**TASK ITEM:**
Read the records below and report each line in which "color" occurs.
------ INPUT
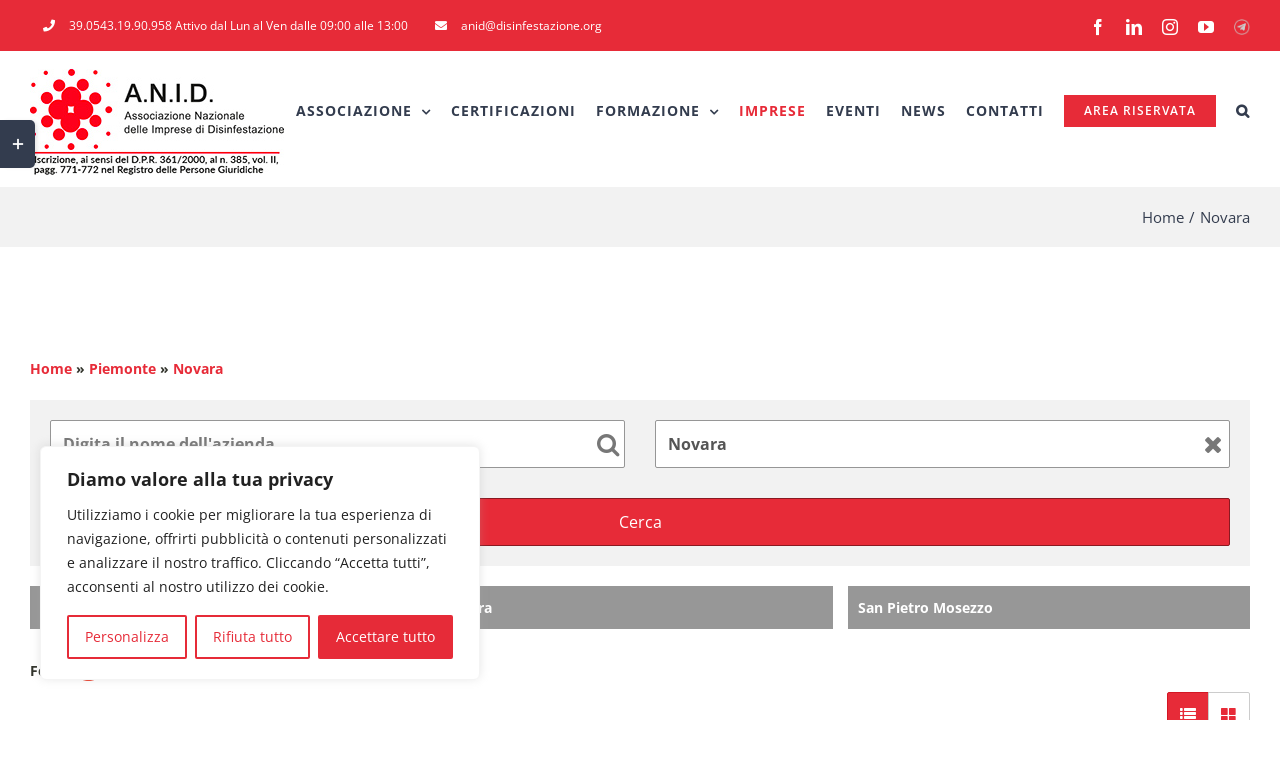

--- FILE ---
content_type: text/html; charset=UTF-8
request_url: https://www.disinfestazione.org/wp-admin/admin-ajax.php
body_size: -157
content:
<input type="hidden" id="fusion-form-nonce-9999" name="fusion-form-nonce-9999" value="444c5d07fd" />

--- FILE ---
content_type: text/css; charset=utf-8
request_url: https://api.mapbox.com/mapbox-gl-js/plugins/mapbox-gl-draw/v1.4.3/mapbox-gl-draw.css?ver=6.8.3
body_size: 1151
content:

/* Override default control style */
.mapbox-gl-draw_ctrl-bottom-left,
.mapbox-gl-draw_ctrl-top-left {
  margin-left:0;
  border-radius:0 4px 4px 0;
}
.mapbox-gl-draw_ctrl-top-right,
.mapbox-gl-draw_ctrl-bottom-right {
  margin-right:0;
  border-radius:4px 0 0 4px;
}

.mapbox-gl-draw_ctrl-draw-btn {
  border-color:rgba(0,0,0,0.9);
  color:rgba(255,255,255,0.5);
  width:30px;
  height:30px;
}

.mapbox-gl-draw_ctrl-draw-btn.active,
.mapbox-gl-draw_ctrl-draw-btn.active:hover {
  background-color:rgb(0 0 0/5%);
}
.mapbox-gl-draw_ctrl-draw-btn {
  background-repeat: no-repeat;
  background-position: center;
}

.mapbox-gl-draw_point {
  background-image: url('data:image/svg+xml;utf8,%3Csvg xmlns="http://www.w3.org/2000/svg" width="20" height="20">%3Cpath d="m10 2c-3.3 0-6 2.7-6 6s6 9 6 9 6-5.7 6-9-2.7-6-6-6zm0 2c2.1 0 3.8 1.7 3.8 3.8 0 1.5-1.8 3.9-2.9 5.2h-1.7c-1.1-1.4-2.9-3.8-2.9-5.2-.1-2.1 1.6-3.8 3.7-3.8z"/>%3C/svg>');
}
.mapbox-gl-draw_polygon {
  background-image: url('data:image/svg+xml;utf8,%3Csvg xmlns="http://www.w3.org/2000/svg" width="20" height="20">%3Cpath d="m15 12.3v-4.6c.6-.3 1-1 1-1.7 0-1.1-.9-2-2-2-.7 0-1.4.4-1.7 1h-4.6c-.3-.6-1-1-1.7-1-1.1 0-2 .9-2 2 0 .7.4 1.4 1 1.7v4.6c-.6.3-1 1-1 1.7 0 1.1.9 2 2 2 .7 0 1.4-.4 1.7-1h4.6c.3.6 1 1 1.7 1 1.1 0 2-.9 2-2 0-.7-.4-1.4-1-1.7zm-8-.3v-4l1-1h4l1 1v4l-1 1h-4z"/>%3C/svg>');
}
.mapbox-gl-draw_line {
  background-image: url('data:image/svg+xml;utf8,%3Csvg xmlns="http://www.w3.org/2000/svg" width="20" height="20">%3Cpath d="m13.5 3.5c-1.4 0-2.5 1.1-2.5 2.5 0 .3 0 .6.2.9l-3.8 3.8c-.3-.1-.6-.2-.9-.2-1.4 0-2.5 1.1-2.5 2.5s1.1 2.5 2.5 2.5 2.5-1.1 2.5-2.5c0-.3 0-.6-.2-.9l3.8-3.8c.3.1.6.2.9.2 1.4 0 2.5-1.1 2.5-2.5s-1.1-2.5-2.5-2.5z"/>%3C/svg>');
}
.mapbox-gl-draw_trash {
  background-image: url('data:image/svg+xml;utf8,%3Csvg xmlns="http://www.w3.org/2000/svg" width="20" height="20">%3Cpath d="M10,3.4 c-0.8,0-1.5,0.5-1.8,1.2H5l-1,1v1h12v-1l-1-1h-3.2C11.5,3.9,10.8,3.4,10,3.4z M5,8v7c0,1,1,2,2,2h6c1,0,2-1,2-2V8h-2v5.5h-1.5V8h-3 v5.5H7V8H5z"/>%3C/svg>');
}
.mapbox-gl-draw_uncombine {
  background-image: url('data:image/svg+xml;utf8,%3Csvg xmlns="http://www.w3.org/2000/svg" width="20" height="20">%3Cpath d="m12 2c-.3 0-.5.1-.7.3l-1 1c-.4.4-.4 1 0 1.4l1 1c.4.4 1 .4 1.4 0l1-1c.4-.4.4-1 0-1.4l-1-1c-.2-.2-.4-.3-.7-.3zm4 4c-.3 0-.5.1-.7.3l-1 1c-.4.4-.4 1 0 1.4l1 1c.4.4 1 .4 1.4 0l1-1c.4-.4.4-1 0-1.4l-1-1c-.2-.2-.4-.3-.7-.3zm-7 1c-1 0-1 1-.5 1.5.3.3 1 1 1 1l-1 1s-.5.5 0 1 1 0 1 0l1-1 1 1c.5.5 1.5.5 1.5-.5v-4zm-5 3c-.3 0-.5.1-.7.3l-1 1c-.4.4-.4 1 0 1.4l4.9 4.9c.4.4 1 .4 1.4 0l1-1c.4-.4.4-1 0-1.4l-4.9-4.9c-.1-.2-.4-.3-.7-.3z"/>%3C/svg>');
}
.mapbox-gl-draw_combine {
  background-image: url('data:image/svg+xml;utf8,%3Csvg xmlns="http://www.w3.org/2000/svg" width="20" height="20">%3Cpath d="M12.1,2c-0.3,0-0.5,0.1-0.7,0.3l-1,1c-0.4,0.4-0.4,1,0,1.4l4.9,4.9c0.4,0.4,1,0.4,1.4,0l1-1 c0.4-0.4,0.4-1,0-1.4l-4.9-4.9C12.6,2.1,12.3,2,12.1,2z M8,8C7,8,7,9,7.5,9.5c0.3,0.3,1,1,1,1l-1,1c0,0-0.5,0.5,0,1s1,0,1,0l1-1l1,1 C11,13,12,13,12,12V8H8z M4,10c-0.3,0-0.5,0.1-0.7,0.3l-1,1c-0.4,0.4-0.4,1,0,1.4l1,1c0.4,0.4,1,0.4,1.4,0l1-1c0.4-0.4,0.4-1,0-1.4 l-1-1C4.5,10.1,4.3,10,4,10z M8,14c-0.3,0-0.5,0.1-0.7,0.3l-1,1c-0.4,0.4-0.4,1,0,1.4l1,1c0.4,0.4,1,0.4,1.4,0l1-1 c0.4-0.4,0.4-1,0-1.4l-1-1C8.5,14.1,8.3,14,8,14z"/>%3C/svg>');
}

.mapboxgl-map.mouse-pointer .mapboxgl-canvas-container.mapboxgl-interactive {
  cursor: pointer;
}
.mapboxgl-map.mouse-move .mapboxgl-canvas-container.mapboxgl-interactive {
  cursor: move;
}
.mapboxgl-map.mouse-add .mapboxgl-canvas-container.mapboxgl-interactive {
  cursor: crosshair;
}
.mapboxgl-map.mouse-move.mode-direct_select .mapboxgl-canvas-container.mapboxgl-interactive {
  cursor: grab;
  cursor: -moz-grab;
  cursor: -webkit-grab;
}
.mapboxgl-map.mode-direct_select.feature-vertex.mouse-move .mapboxgl-canvas-container.mapboxgl-interactive {
  cursor: move;
}
.mapboxgl-map.mode-direct_select.feature-midpoint.mouse-pointer .mapboxgl-canvas-container.mapboxgl-interactive {
  cursor: cell;
}
.mapboxgl-map.mode-direct_select.feature-feature.mouse-move .mapboxgl-canvas-container.mapboxgl-interactive {
  cursor: move;
}
.mapboxgl-map.mode-static.mouse-pointer  .mapboxgl-canvas-container.mapboxgl-interactive {
  cursor: grab;
  cursor: -moz-grab;
  cursor: -webkit-grab;
}

.mapbox-gl-draw_boxselect {
    pointer-events: none;
    position: absolute;
    top: 0;
    left: 0;
    width: 0;
    height: 0;
    background: rgba(0,0,0,.1);
    border: 2px dotted #fff;
    opacity: 0.5;
}
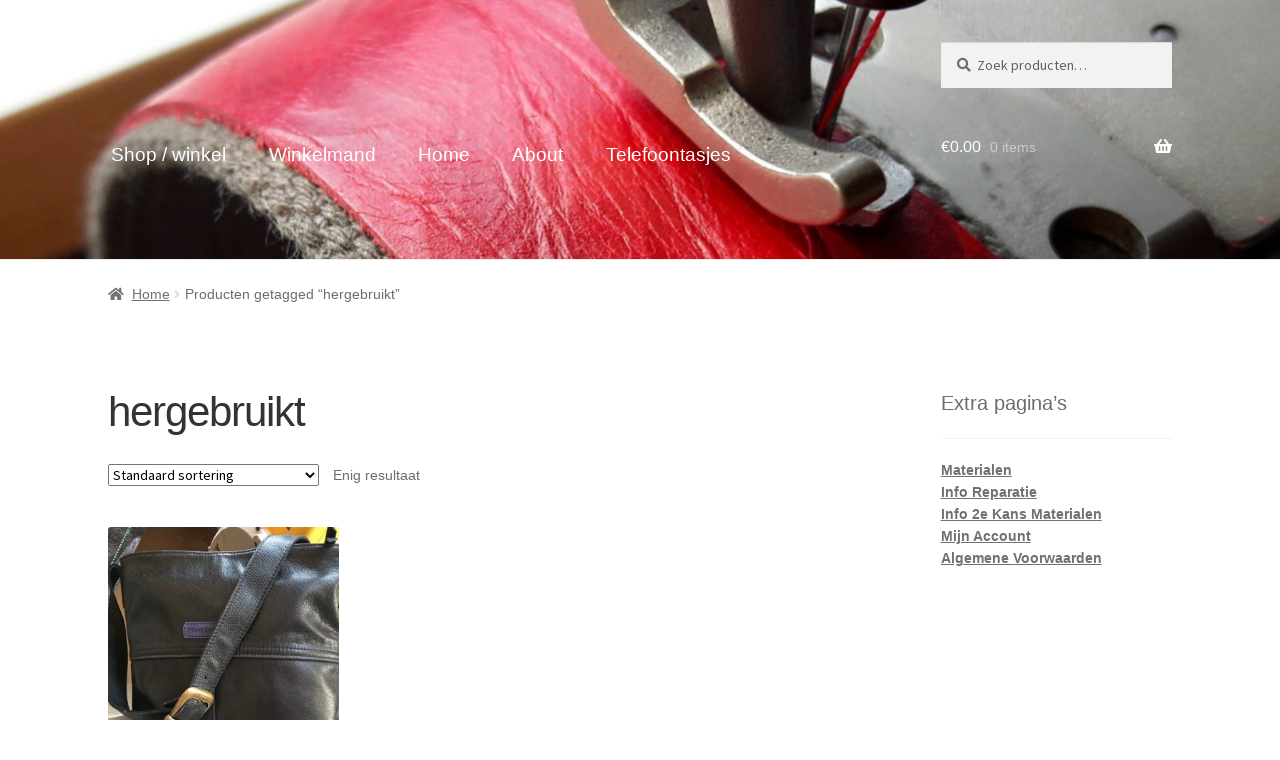

--- FILE ---
content_type: text/plain
request_url: https://www.google-analytics.com/j/collect?v=1&_v=j102&aip=1&a=1828282881&t=pageview&_s=1&dl=https%3A%2F%2Fwww.mooivanodetta.nl%2Fproduct-tag%2Fhergebruikt%2F&ul=en-us%40posix&dt=hergebruikt%20Archieven%20-&sr=1280x720&vp=1280x720&_u=aGBAAUIhAAAAACAAI~&jid=1066219700&gjid=182377546&cid=1403290205.1769912968&tid=UA-110589379-1&_gid=1069146688.1769912968&_r=1&_slc=1&z=1020766368
body_size: -451
content:
2,cG-CSMDDHC5KJ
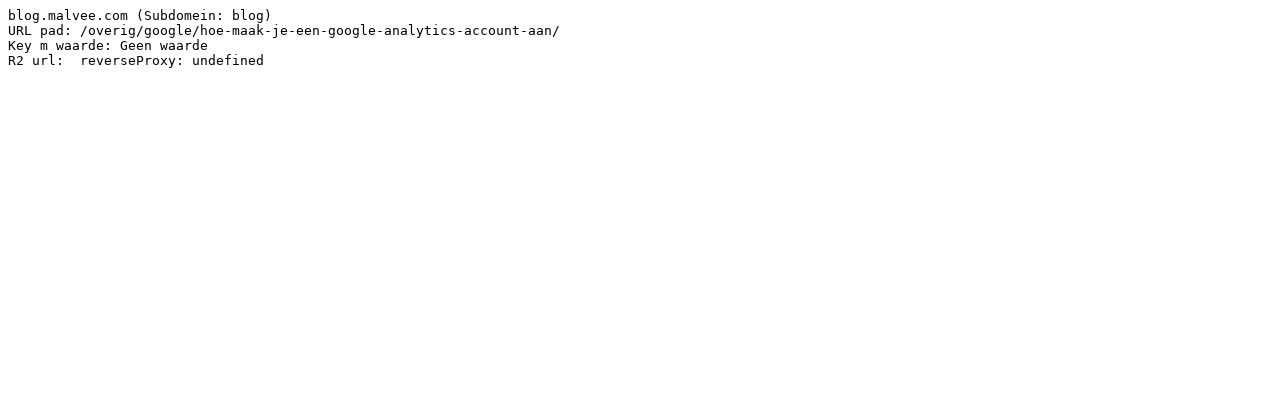

--- FILE ---
content_type: text/plain;charset=UTF-8
request_url: https://blog.malvee.com/overig/google/hoe-maak-je-een-google-analytics-account-aan/
body_size: -19
content:
blog.malvee.com (Subdomein: blog)
URL pad: /overig/google/hoe-maak-je-een-google-analytics-account-aan/
Key m waarde: Geen waarde 
R2 url:  reverseProxy: undefined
------------
**EXERCISE SOLUTION:**
  border-color:rgba(0,0,0,0.9);
  color:rgba(255,255,255,0.5);
  background-color:rgb(0 0 0/5%);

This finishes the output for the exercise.